We’d reached the fourth-floor landing. She unlocks my door, puts the keys on top of the refrigerator, looks around and says “My God, what a mess you made. What could have got into you?”
“I don’t know.”
She has me sit on the toilet seat cover, takes my bandage off, says “Look at this; it’s awful,” washes and dresses my hand, makes me take three aspirins. I say “I still don’t feel too well. Could you stay?”
“All right, but on different sides of the bed.”
I go to bed and sometime later she joins me. My hand hurts like hell. I can’t fall asleep. She says “Your jumping around is keeping me up.”
“My hand.”
She turns on the light. There’s a lot of blood on me and my side of the bed. She says “I better get you to a hospital.”
We go to one. They take x-rays and say I broke a couple of fingers and part of the rest of the hand.
After they put in a few stitches and a cast is put on, she says “Whatever it was you asked me in the restaurant that was so important to you then, I would have said yes to if just to avoid all this.”
“Who can predict anything?”
“I know. But I only said that about your restaurant question as an expression of how I now feel.”
“Anyway, it only proves you never know what can sometimes happen.”
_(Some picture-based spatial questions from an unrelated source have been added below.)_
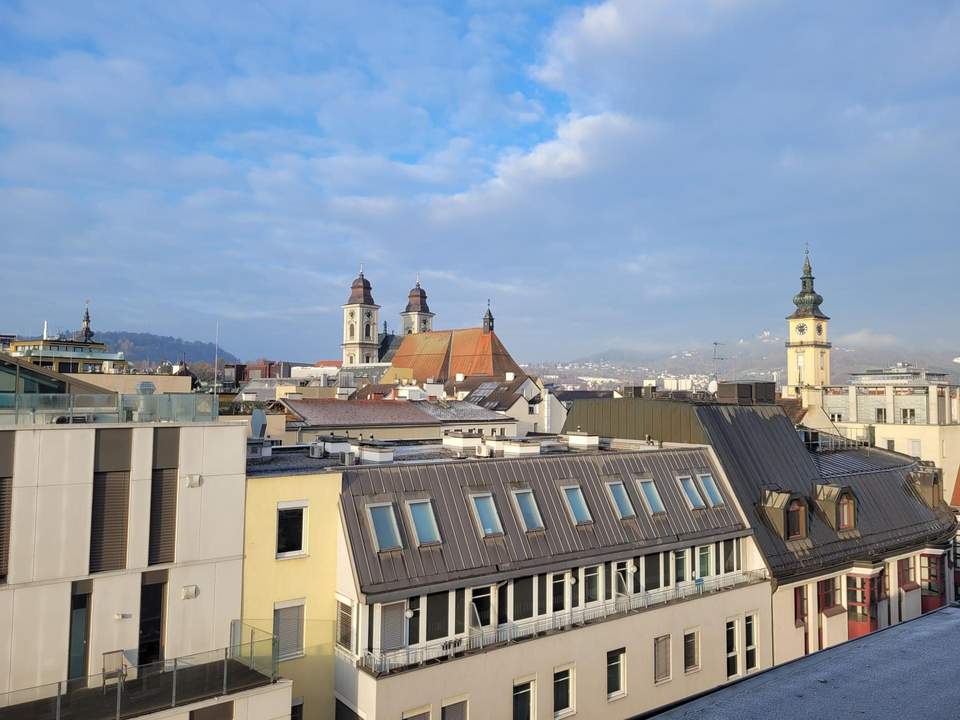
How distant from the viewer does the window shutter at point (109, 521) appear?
44.3ft

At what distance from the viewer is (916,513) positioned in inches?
1080

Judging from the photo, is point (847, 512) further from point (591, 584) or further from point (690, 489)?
point (591, 584)

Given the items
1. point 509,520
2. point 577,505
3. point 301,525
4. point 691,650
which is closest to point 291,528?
point 301,525

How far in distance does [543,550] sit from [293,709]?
23.1 feet

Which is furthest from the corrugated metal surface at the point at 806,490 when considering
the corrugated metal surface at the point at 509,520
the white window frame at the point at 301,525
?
the white window frame at the point at 301,525

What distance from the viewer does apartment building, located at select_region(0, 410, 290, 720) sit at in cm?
1245

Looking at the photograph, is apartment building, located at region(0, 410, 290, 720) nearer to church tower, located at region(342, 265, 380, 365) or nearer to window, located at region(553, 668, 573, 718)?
window, located at region(553, 668, 573, 718)

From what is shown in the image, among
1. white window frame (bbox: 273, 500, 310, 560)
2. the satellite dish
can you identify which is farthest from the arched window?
the satellite dish

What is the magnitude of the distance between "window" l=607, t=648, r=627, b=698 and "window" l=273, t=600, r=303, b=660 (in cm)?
833

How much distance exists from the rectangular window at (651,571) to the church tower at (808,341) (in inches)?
3745

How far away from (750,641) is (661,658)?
165 inches

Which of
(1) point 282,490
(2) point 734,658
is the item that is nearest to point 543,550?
(1) point 282,490

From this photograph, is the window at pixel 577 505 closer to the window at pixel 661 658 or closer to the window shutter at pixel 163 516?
the window at pixel 661 658

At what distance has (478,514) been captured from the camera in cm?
1759
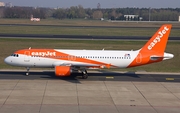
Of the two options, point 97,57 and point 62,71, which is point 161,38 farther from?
point 62,71

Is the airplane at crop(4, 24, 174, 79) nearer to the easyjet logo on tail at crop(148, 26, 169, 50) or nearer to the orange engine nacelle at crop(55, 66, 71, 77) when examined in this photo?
the easyjet logo on tail at crop(148, 26, 169, 50)

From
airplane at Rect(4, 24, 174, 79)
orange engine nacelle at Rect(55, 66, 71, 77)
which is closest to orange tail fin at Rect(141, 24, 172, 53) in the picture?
airplane at Rect(4, 24, 174, 79)

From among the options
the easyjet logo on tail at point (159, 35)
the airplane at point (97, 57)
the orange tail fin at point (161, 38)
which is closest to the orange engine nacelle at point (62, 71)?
the airplane at point (97, 57)

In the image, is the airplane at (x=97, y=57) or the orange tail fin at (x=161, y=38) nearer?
the airplane at (x=97, y=57)

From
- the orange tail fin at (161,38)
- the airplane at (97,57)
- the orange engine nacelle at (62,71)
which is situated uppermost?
the orange tail fin at (161,38)

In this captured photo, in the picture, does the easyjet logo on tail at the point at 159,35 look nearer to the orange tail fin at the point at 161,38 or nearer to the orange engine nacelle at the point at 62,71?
the orange tail fin at the point at 161,38

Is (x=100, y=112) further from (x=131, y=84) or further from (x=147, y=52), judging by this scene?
(x=147, y=52)

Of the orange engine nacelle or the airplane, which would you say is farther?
the airplane

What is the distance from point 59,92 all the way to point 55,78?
7416mm

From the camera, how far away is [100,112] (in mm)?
27516

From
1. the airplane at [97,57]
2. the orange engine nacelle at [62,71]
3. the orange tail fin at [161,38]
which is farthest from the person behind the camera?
the orange tail fin at [161,38]

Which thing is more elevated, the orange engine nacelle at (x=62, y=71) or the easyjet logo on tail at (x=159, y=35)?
the easyjet logo on tail at (x=159, y=35)

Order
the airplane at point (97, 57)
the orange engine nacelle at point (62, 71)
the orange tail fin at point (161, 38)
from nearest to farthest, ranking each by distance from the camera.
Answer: the orange engine nacelle at point (62, 71)
the airplane at point (97, 57)
the orange tail fin at point (161, 38)

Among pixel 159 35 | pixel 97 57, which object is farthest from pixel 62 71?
pixel 159 35
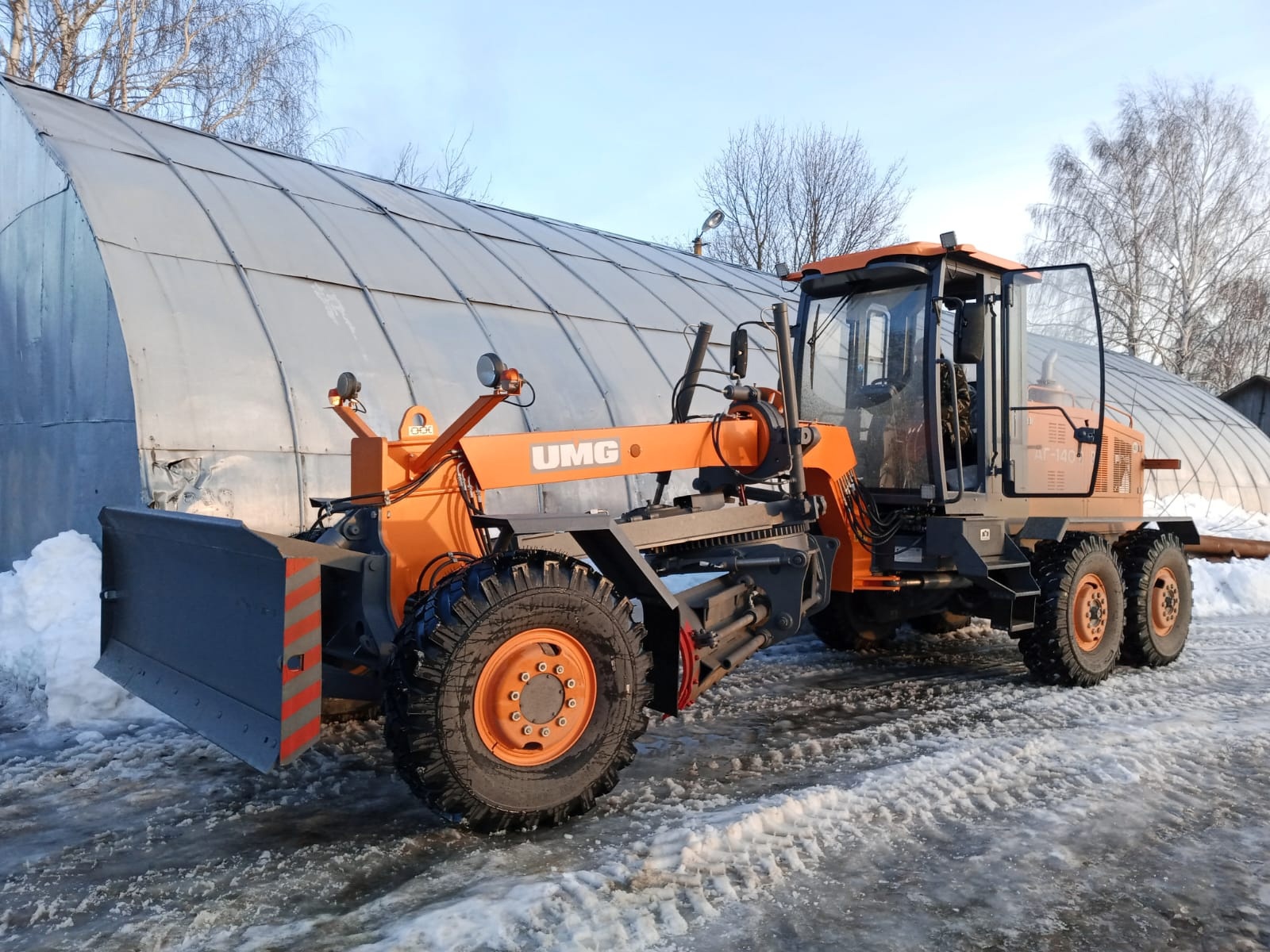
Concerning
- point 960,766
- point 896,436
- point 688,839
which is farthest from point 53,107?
point 960,766

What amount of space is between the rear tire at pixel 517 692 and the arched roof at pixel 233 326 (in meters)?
3.73

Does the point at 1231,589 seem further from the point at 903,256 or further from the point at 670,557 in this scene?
the point at 670,557

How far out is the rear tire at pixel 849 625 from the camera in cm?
733

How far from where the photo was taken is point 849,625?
24.3 feet

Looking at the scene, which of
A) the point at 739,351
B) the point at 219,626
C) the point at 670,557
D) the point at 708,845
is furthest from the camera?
the point at 739,351

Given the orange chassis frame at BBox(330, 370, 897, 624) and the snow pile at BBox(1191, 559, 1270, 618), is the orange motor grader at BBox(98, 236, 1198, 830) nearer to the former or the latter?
the orange chassis frame at BBox(330, 370, 897, 624)

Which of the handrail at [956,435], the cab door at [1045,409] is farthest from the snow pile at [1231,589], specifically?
the handrail at [956,435]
“Now I know, and you frighten me and made matters much worse for us, much.”
“Don’t be.”
“I am. You want me to retract it? I can’t.”
“You’ll feel different tomorrow or so.”
“No I won’t. You scared me silly. Break your hand? Next you’re liable to break my fingers and then my face. I feel awful for your hand and your pain and such, but for us you couldn’t have made matters worse. I’ll get us a cab and see you to your building, but that’s all.”